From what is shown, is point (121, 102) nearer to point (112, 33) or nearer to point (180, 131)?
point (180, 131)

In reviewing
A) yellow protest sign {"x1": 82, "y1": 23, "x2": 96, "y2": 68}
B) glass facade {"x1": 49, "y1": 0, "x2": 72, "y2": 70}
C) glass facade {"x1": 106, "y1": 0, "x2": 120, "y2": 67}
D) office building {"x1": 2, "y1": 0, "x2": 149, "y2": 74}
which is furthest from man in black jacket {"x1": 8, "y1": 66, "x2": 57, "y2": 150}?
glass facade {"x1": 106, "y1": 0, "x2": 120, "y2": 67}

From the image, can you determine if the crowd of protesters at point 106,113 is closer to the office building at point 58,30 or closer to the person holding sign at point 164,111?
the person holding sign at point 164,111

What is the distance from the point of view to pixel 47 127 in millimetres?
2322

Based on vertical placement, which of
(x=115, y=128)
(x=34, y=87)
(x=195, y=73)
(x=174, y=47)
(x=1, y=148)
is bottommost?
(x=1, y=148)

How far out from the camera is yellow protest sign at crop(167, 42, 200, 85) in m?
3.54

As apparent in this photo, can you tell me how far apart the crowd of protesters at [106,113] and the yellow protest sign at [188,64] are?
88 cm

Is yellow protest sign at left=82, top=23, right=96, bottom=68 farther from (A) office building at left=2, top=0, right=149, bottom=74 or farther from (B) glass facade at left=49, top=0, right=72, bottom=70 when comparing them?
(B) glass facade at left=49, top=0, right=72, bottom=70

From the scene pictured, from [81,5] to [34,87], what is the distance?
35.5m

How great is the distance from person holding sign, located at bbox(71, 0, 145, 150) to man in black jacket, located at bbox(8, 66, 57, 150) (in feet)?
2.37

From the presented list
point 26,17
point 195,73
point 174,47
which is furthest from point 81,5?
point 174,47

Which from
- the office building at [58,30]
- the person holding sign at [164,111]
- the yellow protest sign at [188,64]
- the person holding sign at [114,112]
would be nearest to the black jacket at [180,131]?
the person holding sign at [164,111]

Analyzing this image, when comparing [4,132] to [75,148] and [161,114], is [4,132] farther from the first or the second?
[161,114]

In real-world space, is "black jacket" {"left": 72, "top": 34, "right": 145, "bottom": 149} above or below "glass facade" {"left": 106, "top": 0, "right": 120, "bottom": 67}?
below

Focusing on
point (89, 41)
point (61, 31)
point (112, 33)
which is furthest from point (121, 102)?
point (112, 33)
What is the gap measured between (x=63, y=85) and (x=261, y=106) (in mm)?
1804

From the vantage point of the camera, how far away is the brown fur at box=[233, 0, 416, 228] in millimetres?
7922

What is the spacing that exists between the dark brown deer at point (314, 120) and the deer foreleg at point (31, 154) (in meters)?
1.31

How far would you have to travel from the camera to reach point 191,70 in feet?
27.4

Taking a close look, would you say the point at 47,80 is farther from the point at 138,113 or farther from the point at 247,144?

====================

Stated task: Turn every line of the entries above into a JSON list of strings, one string per line and no strings for blank lines.

Written response:
[
  "From what is shown, is point (121, 102) nearer to point (112, 33) or nearer to point (180, 131)?",
  "point (180, 131)",
  "In reviewing",
  "A) yellow protest sign {\"x1\": 82, \"y1\": 23, \"x2\": 96, \"y2\": 68}",
  "B) glass facade {\"x1\": 49, \"y1\": 0, \"x2\": 72, \"y2\": 70}",
  "C) glass facade {\"x1\": 106, \"y1\": 0, \"x2\": 120, \"y2\": 67}",
  "D) office building {\"x1\": 2, \"y1\": 0, \"x2\": 149, \"y2\": 74}",
  "which is furthest from man in black jacket {\"x1\": 8, \"y1\": 66, \"x2\": 57, \"y2\": 150}?",
  "glass facade {\"x1\": 106, \"y1\": 0, \"x2\": 120, \"y2\": 67}",
  "From the image, can you determine if the crowd of protesters at point 106,113 is closer to the office building at point 58,30 or closer to the person holding sign at point 164,111?",
  "the person holding sign at point 164,111",
  "What is the distance from the point of view to pixel 47 127 in millimetres?",
  "2322",
  "Based on vertical placement, which of",
  "(x=115, y=128)",
  "(x=34, y=87)",
  "(x=195, y=73)",
  "(x=174, y=47)",
  "(x=1, y=148)",
  "is bottommost?",
  "(x=1, y=148)",
  "How far out from the camera is yellow protest sign at crop(167, 42, 200, 85) in m?",
  "3.54",
  "As apparent in this photo, can you tell me how far apart the crowd of protesters at [106,113] and the yellow protest sign at [188,64] are?",
  "88 cm",
  "Is yellow protest sign at left=82, top=23, right=96, bottom=68 farther from (A) office building at left=2, top=0, right=149, bottom=74 or farther from (B) glass facade at left=49, top=0, right=72, bottom=70 when comparing them?",
  "(B) glass facade at left=49, top=0, right=72, bottom=70",
  "From the scene pictured, from [81,5] to [34,87], what is the distance?",
  "35.5m",
  "How great is the distance from person holding sign, located at bbox(71, 0, 145, 150) to man in black jacket, located at bbox(8, 66, 57, 150) (in feet)?",
  "2.37",
  "From the presented list",
  "point 26,17",
  "point 195,73",
  "point 174,47",
  "which is furthest from point 81,5?",
  "point 174,47",
  "Which from",
  "- the office building at [58,30]",
  "- the person holding sign at [164,111]",
  "- the yellow protest sign at [188,64]",
  "- the person holding sign at [114,112]",
  "would be nearest to the black jacket at [180,131]?",
  "the person holding sign at [164,111]",
  "Analyzing this image, when comparing [4,132] to [75,148] and [161,114], is [4,132] farther from the first or the second?",
  "[161,114]",
  "In real-world space, is \"black jacket\" {\"left\": 72, \"top\": 34, \"right\": 145, \"bottom\": 149} above or below \"glass facade\" {\"left\": 106, \"top\": 0, \"right\": 120, \"bottom\": 67}?",
  "below",
  "Focusing on",
  "point (89, 41)",
  "point (61, 31)",
  "point (112, 33)",
  "which is furthest from point (121, 102)?",
  "point (112, 33)",
  "What is the gap measured between (x=63, y=85) and (x=261, y=106) (in mm)?",
  "1804",
  "From the vantage point of the camera, how far away is the brown fur at box=[233, 0, 416, 228] in millimetres?",
  "7922",
  "What is the spacing that exists between the dark brown deer at point (314, 120) and the deer foreleg at point (31, 154) (in meters)?",
  "1.31",
  "How far would you have to travel from the camera to reach point 191,70 in feet?",
  "27.4",
  "Taking a close look, would you say the point at 47,80 is farther from the point at 138,113 or farther from the point at 247,144?"
]